__题目要求__.
阅读下面关于 Vertex AI Search 的文本，回答下列问题：
1. Vertex AI Search 结合了哪两样东西？
2. 函数 create_search_app 中，参数 serving_config 被设为什么值？
3. 函数 search_with_llm 接收哪几个参数？

__所示文本__.
+ + + + +

Vertex AI Search:智能搜索
Vertex AI Search结合了LLM和搜索引擎,可以构建企业级的智能搜索和问答系统。
from google.cloud import discoveryengine_v1beta1 as discoveryengine
def create_search_app(project_id, location, collection_id):
client = discoveryengine.SearchServiceClient()
serving_config = client.serving_config_path(
project=project_id,
location=location,
data_store=collection_id,
serving_config="default_config"
)
return serving_config
def search_with_llm(query, project_id, location, data_store_id):
client = discoveryengine.SearchServiceClient()
serving_config = client.serving_config_path(
project=project_id,
location=location,
data_store=data_store_id,
serving_config="default_config"
)

+ + + + +

__给定数据__.
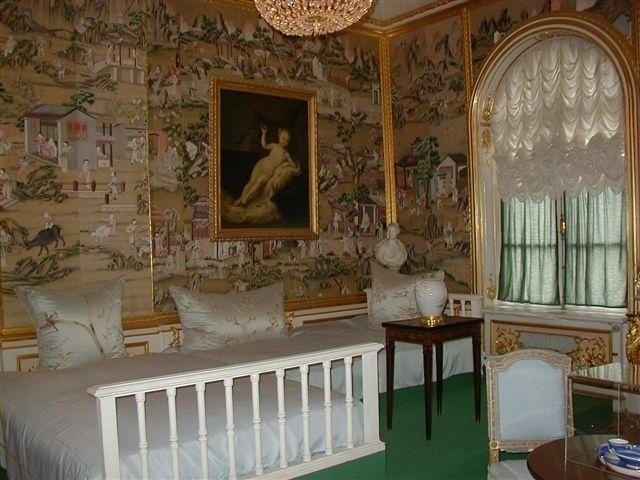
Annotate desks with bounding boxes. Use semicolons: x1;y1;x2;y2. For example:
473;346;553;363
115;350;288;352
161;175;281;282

+ + + + +

__作答区__.
1. LLM 和搜索引擎。
2. "default_config"
3. query、project_id、location、data_store_id。